В переулке, поодаль от моста, чудом уцелела темная бревенчатая избушка. Углы ее подгнили, одна стена падала и была подперта рогатиной, врытой в землю. Крыша ввалилась, обнажив печную трубу, к которой наверху была примазана глиной черная, треснутая, с выбитым дном, чугунка. Неровно, клубами, валил дым, отлетал oт избы, подхваченный ветром, то, напротив, прибитый ветром, змеился по щелеватой, ощерившейся дранками крыше.

Мы поставили ящики на завалинку. Юхнов шагнул в сени и, не обметая снега, налипшего на сапоги, рванул скобу тяжелой, обитой войлоком и соломенными жгутами двери. Клуб морозного пара вкатился в избу, но его вышибло встречным напором тепла, кислой вони. Метелица закружилась в избе: белый и черный пух, лежавший горкой на полу, взметнулся к потолку, точно столб подчерненного сажей снега. Юхнов отшатнулся и остановился на пороге. Воздушным потоком, казалось, будет вынесено все, что только было в избе — вынесено и поглощено той невидимой помпой, которая, шипя и свистя, качала и качала, стремясь наполнить бездонную, страшную пустоту, неизвестно где и как образовавшуюся, которую чувствовали, однако, не только люди, двигавшиеся по прифронтовым подмосковным дорогам, но и в глубине России.

— Двери закрывайте! Кто там, черти-дьяволы! — послышался сквозь метель басовитый, ломающийся голос Детки. — Всю избу выстудите!

Пушинки, как хлопья снега, медленно падали, оседая на стол, где, средь немытой посуды, стоял медный самовар, тусклый и помятый от полувекового употребления, на скамейки, тянувшиеся по стенам, широкую, занимавшую пол-избы русскую печку. Ноги по-щиколотки в пуху, стоял у печки Детка, держа в одной руке, за ножку, недощипанную курицу.

— Юхнов, Коряков… какими ветрами?

— Теми самыми, какими и всех носит, — притворил я дверь. — К тебе вот, за курами!

По пуховой пороше, не снимая с плеч вещевых мешков, мы прошли в передний угол. У стола, разложив на подоконнике и на скамейке промасленные тряпочки и части разобранного затвора, чистил винтовку молодой солдат с шишковатым, стриженым под нолевку черепом. На печке сидел, свесив ноги, солдат постарше. У трубы сушились портянки, стираная рубаха рукавами вниз.

— Кур у меня полно! — сказал Детка. — Мы с Шуркой только курятиной и питаемся. Поделили должности — ему на посту стоять, а мне по курятникам лазить. Вот ты, Коряков, скажи: приходишь ты в пустой двор и видишь — десяток кур дремлют на жердине.

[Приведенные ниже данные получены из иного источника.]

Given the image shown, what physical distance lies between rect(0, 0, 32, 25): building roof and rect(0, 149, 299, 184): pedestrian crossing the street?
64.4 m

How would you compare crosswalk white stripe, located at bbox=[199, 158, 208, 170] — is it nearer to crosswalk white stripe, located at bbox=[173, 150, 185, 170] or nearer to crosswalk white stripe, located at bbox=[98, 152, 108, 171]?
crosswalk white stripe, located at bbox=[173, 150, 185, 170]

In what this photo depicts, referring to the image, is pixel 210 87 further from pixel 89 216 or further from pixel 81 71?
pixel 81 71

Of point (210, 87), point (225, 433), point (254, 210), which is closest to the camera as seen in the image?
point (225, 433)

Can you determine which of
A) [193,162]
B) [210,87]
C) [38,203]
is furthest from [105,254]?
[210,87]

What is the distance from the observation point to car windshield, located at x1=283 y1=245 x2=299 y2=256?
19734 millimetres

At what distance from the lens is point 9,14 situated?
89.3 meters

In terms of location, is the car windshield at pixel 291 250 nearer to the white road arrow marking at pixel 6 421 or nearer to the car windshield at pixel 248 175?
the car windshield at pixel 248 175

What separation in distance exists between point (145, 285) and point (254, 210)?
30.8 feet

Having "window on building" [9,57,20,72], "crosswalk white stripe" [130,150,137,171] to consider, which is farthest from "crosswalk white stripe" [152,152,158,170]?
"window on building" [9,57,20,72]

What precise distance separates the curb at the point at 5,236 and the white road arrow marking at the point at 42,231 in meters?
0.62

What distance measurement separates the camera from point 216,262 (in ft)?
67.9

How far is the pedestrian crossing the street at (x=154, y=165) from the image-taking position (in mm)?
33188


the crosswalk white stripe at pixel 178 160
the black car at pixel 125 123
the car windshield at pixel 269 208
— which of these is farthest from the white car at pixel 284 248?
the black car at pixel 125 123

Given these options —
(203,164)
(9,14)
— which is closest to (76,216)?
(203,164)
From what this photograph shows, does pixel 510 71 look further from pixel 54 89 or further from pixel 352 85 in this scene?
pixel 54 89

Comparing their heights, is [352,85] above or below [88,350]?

Как бы ты стал действовать?

— Подкрался бы на цыпочках и первую с краю палкой по голове.

— Неправильно! Первым делом, бей петуха! Курица — дура, она без петуха ни шагу. Притаится и будет сидеть на нашесте, пока всех их по порядку не перебьешь. Вот уж правда — лейтенант говорил — на все своя тактика!